When he started to say something, she said, “Wait. I got to fix the fire, or we’ll freeze to death.” He helped her pile logs on, and he used the bellows on it until there was a big roaring fire, and the room began to get warm, and it was filled with a cheerful yellow light from the fire.
She said, “What happened this afternoon?”
“That Abigail Williams, the parson’s niece—she came to the ordinary. She and her cousin Betsey Parris, and they fell down in fits, and Abigail tried to crawl in the fire. I tried to hold her back, and I couldn’t. It took me and John Indian and Goody Ingersoll and three men, strangers to me, to hold her down. She was hollerin’ and screamin’ and crying out, ‘I’ll ride him down, I’ll ride him down,’ and acting like she was a horse. Then she yelled, ‘I’ll not sign, old witch. I’ll not sign the book,’ and shrieked so it hurt my ears. Then Betsey Parris fell down unconscious, with froth and foam at her mouth. Then the other one began to dance, jumping up and down in one place till I thought she’d drop. And her tongue hung out of her mouth so far it near touched the floor.”
“What was the matter with them?”
Pim made his face stern, pulled at an imaginary beard, and Mercy thought his beard would be bright red when he had one and it would tickle any girl who kissed him. The thought surprised her because it seemed to just pop into her head out of nowhere. Pim stood with his legs far apart, rocked back and forth, looked very thoughtful, and still pulling at an imaginary beard said, “It is possible that an evil hand be on them,” and he laughed.

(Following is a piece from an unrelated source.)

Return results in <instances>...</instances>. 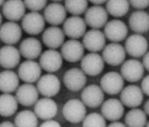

“It’s not to laugh at,” she said soberly.
“Well, some of the men in the tavern said they’d been overlooked by a witch. Does that sound better?” Then he said, “Who cares what they say? You said that when I went you wanted to go with me. So I’ve got boys’ clothes in the bundle for you. You’ll have to wear ’em. I can chop off your hair and no one will know you’re a girl. I even brought along a scissors.”